Baca Juga: Kepala Hantam Trotoar, Pengendara Wanita Tewas Kecelakaan Tunggal di Rajabasa
Lokasi kejadian tepatnya di Banjar Dinas Tabang, Desa Bebetin, Kecamatan Sawan, Kabupaten Buleleng, Bali pada Sabtu 6 Juni 2026 sore.
Korban bernama Negah Wardani (49), warga Banjar Dinas Tabang, Desa Bebetin.
Korban yang bekerja sebagai buruh harian lepas tersebut mengalami luka berat dan sempat menjalani perawatan sebelum akhirnya dinyatakan meninggal dunia oleh tim medis RSUD Buleleng.
Kasi Humas Polres Buleleng, Iptu Yohana Rosalin Diaz, menjelaskan kronologi kecelakaan.
Saat itu, truk bernomor polisi DK 8177 TG yang dikemudikan Gede Budayasa (45) melaju dari arah utara menuju selatan.
"Truk tersebut bermuatan batu. Di belakangnya melaju sepeda motor honda Scoopy DK 4404 UBD yang dikemudikan oleh korban," katanya seizin Kapolres Buleleng, AKBP Ruzi Gusman, Minggu 7 Juni 2026.
Saat di lokasi kejadian yang merupakan jalan menanjak, truk tersebut diduga mengalami kerusakan mekanis berupa patahnya as pendek.
Akibat kerusakan tersebut, pengemudi tidak mampu mengendalikan kendaraan hingga truk bergerak mundur.
"Truk itu mundur kemudian menabrak bagian depan sepeda motor Honda Scoopy yang tepat berada di belakangnya," terangnya.
Benturan keras mengakibatkan korban mengalami patah tulang pinggul belakang, robek pada bagian pinggul belakang, serta memar di bagian perut samping kanan.

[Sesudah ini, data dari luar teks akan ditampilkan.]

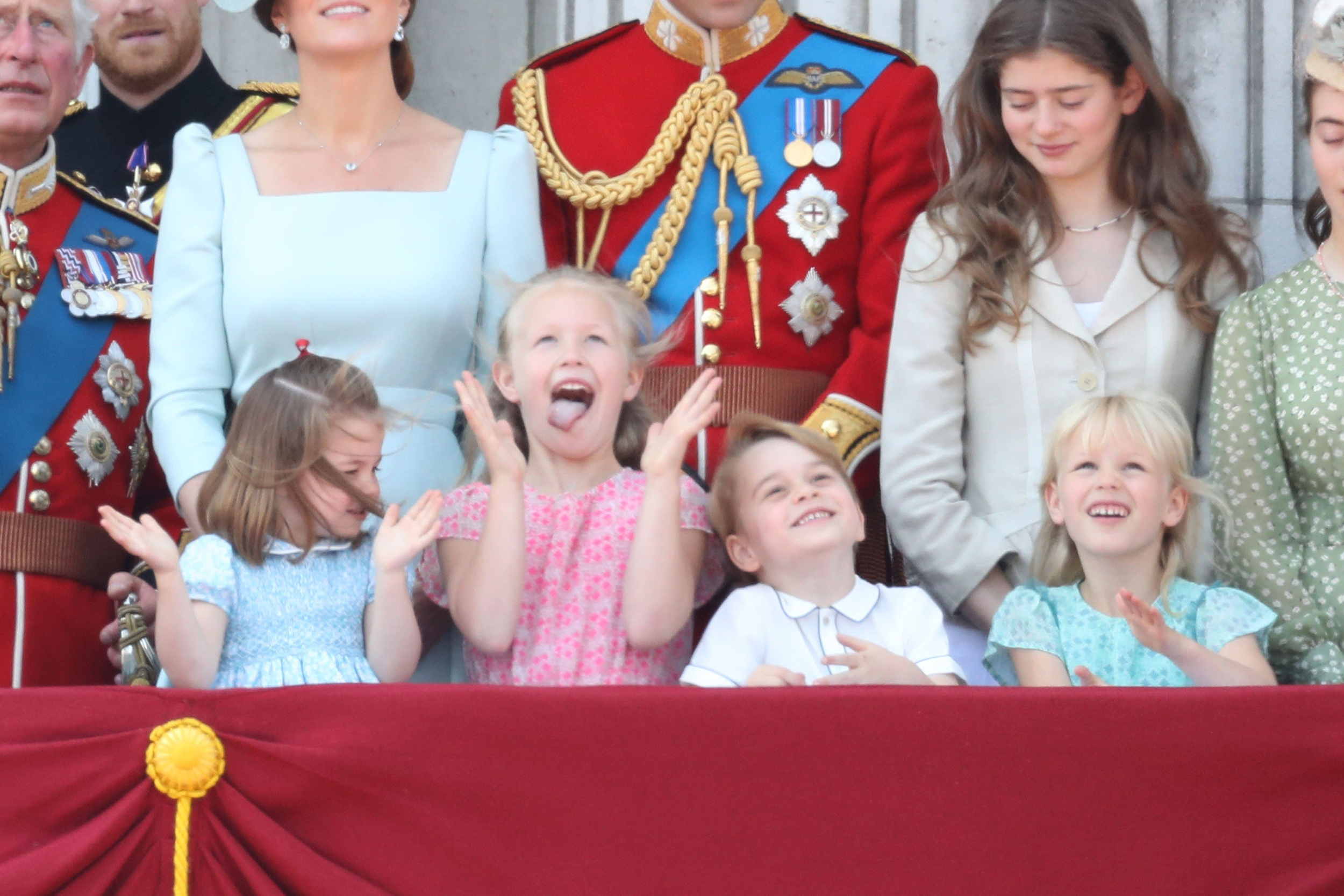 Prince George, Princess Charlotte have fun at Trooping the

Korban sempat mendapatkan penanganan medis di RSUD Buleleng sebelum akhirnya meninggal dunia.
Dari hasil penyelidikan sementara, kecelakaan diduga dipicu kerusakan mekanis pada truk bermuatan batu saat melintasi tanjakan.
Kendaraan yang tidak terkendali kemudian bergerak mundur dan menghantam sepeda motor korban yang berada tepat di belakangnya.
"Kerugian material akibat kecelakaan tersebut diperkirakan mencapai Rp1 juta. Sementara pengemudi truk dilaporkan selamat dan dalam kondisi sehat," tukas Iptu Yohana.